=== EXTRAIT FOURNI ===

J’approchais avec émotion de ce pays de Saint-Gall, qui fut longtemps le foyer de la civilisation chrétienne pour l’Allemagne. Le lac de Constance s’étendait devant nous avec ses rives doucement inclinées, sans bornes comme la mer, et brumeux comme la mer du Nord. On apercevait Arbon et Bregentz, ces deux stations du pèlerinage de saint Colomban. A Rohrschach nous -nous enfonçâmes dans la vallée où coule la Steinach :ces lieux n’ont plus, comme au temps de saint Gall, un aspect sévère et menaçant. La pente n’est point rapide, les hautes montagnes ne paraissent pas encore, le pays tient moins de la Suisse que de la Souabe ; et je comprends pourquoi ce fut de ce côté que s’étendit principalement l’influence de la puissante abbaye. Dans l’endroit le plus élevé de la vallée, à 2,000 pieds au-dessus du niveau de la mer, est la petite plaine où le- saint construisit sa cellule. Tout auprès, un ruisseau tombe en cascade. A l’orient, la vue s’étend jusqu’au lac, a l’occident, la vallée s’abaisse de nouveau, et s’enfonce vers le pays de Schwitz et de Glaris, au sud, les montagnes d’Appenzell couronnées de neige se montrent derrière des collines boisées ; d’autres collines, chargées de bois de pins, s’élèvent du côté du nord tout ce paysage a une majesté qui n’est pas sans douceur. Mais au lieu de la solitude, des monuments sacrés, qui répondraient à la grandeur et à l’antiquité des souvenirs, je n’ai trouvé qu’une église construite avec le luxe et le goût détestable du dix-huitième siècle, deux hauts clochers flanquant une abside mesquine et surchargée d’ornements de somptueux bâtiments monastiques de la même époque, à demi ruinés maintenant et envahis par les administrations civiles ; enfin, une ville manufacturière et marchande, vivant de petite industrie et de petit commerce, où l’on ne fait plus de théologie, plus de grec ni de latin, mais d’admirables mousselines. Le monastère est remplacé par un chapitre, à la tête duquel on vient de mettre un évêque, accepté à grand’peine par les grands esprits du lieu. De tant de vieilles gloires, il ne reste que la bibliothèque en partie dévalisée au dernier siècle par ceux de Zurich. La ville a tué l’abbaye, qui fut sa mère.

===

TÂCHES À RÉALISER »
1. D'après l'extrait sur Saint-Gall, à quelle altitude se trouve la petite plaine où le saint construisit sa cellule ?
2. Poursuivez l'extrait sur Saint-Gall en reprenant juste après sa dernière phrase.
Les données n'interviennent en rien dans ce travail.

=== DONNÉES BRUTES ===

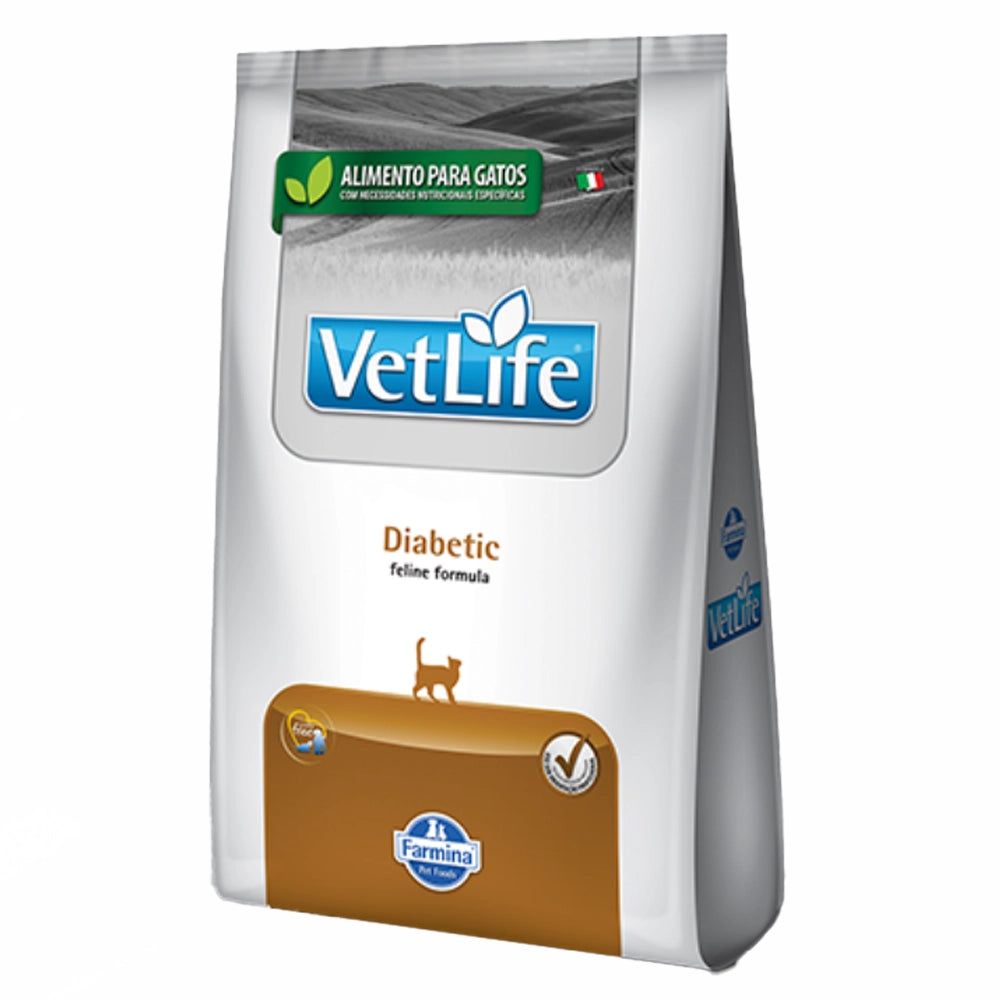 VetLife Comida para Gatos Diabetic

===
=== DONNÉES BRUTES ===

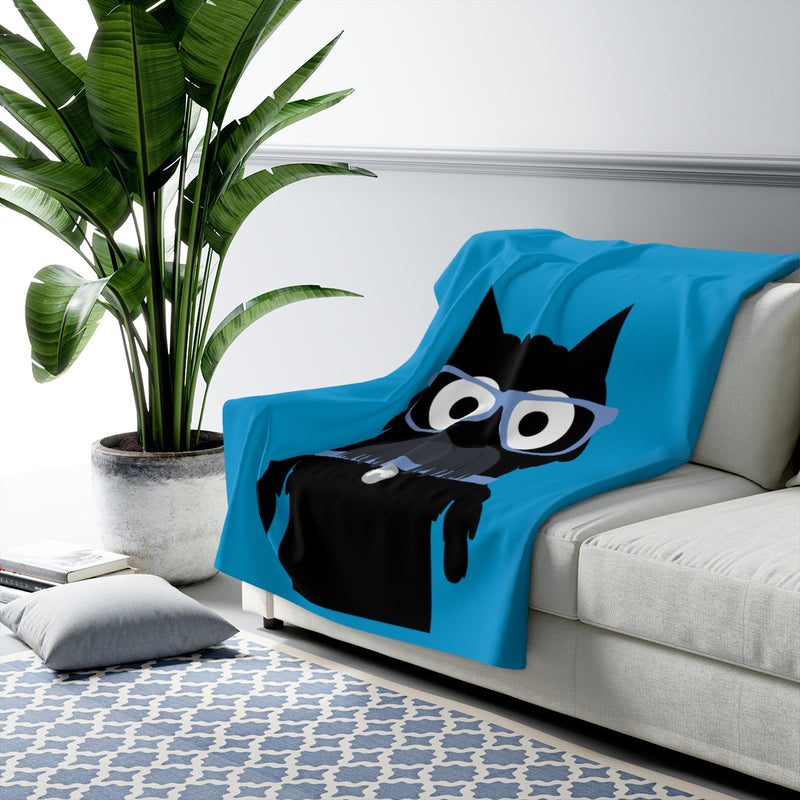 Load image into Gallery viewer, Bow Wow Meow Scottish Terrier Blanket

===
=== DONNÉES BRUTES ===

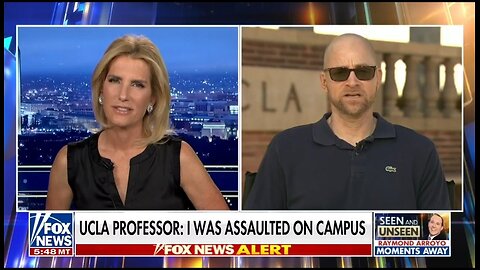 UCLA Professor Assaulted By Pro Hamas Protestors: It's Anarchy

===

RÉPONSES NUMÉROTÉES »
1. À 2 000 pieds au-dessus du niveau de la mer.

2.
EINSIEDELN.
juin 1847.

Einsiedeln nous a consolés de Saint-Gall. Cette grande colonie monastique qu’on trouve tout à coup dans une gorge sauvage, où l’on ne s’attendait à voir que des chalets et des pâtres, surprend et repose les yeux. Au cœur du canton de Schwitz, entre le lac de Zurich et celui des Quatre-Cantons, au pied du mont Etzel couvert de sapins, et au-bord d’un torrent, s’élève l’abbaye d’Einsiedeln, malheureusement reconstruite au siècle dernier, mais au moins encore debout, encore peuplée de ses religieux bénédictins, encore en possession de sa riche bibliothèque, de sa juste réputation de science et de régularité.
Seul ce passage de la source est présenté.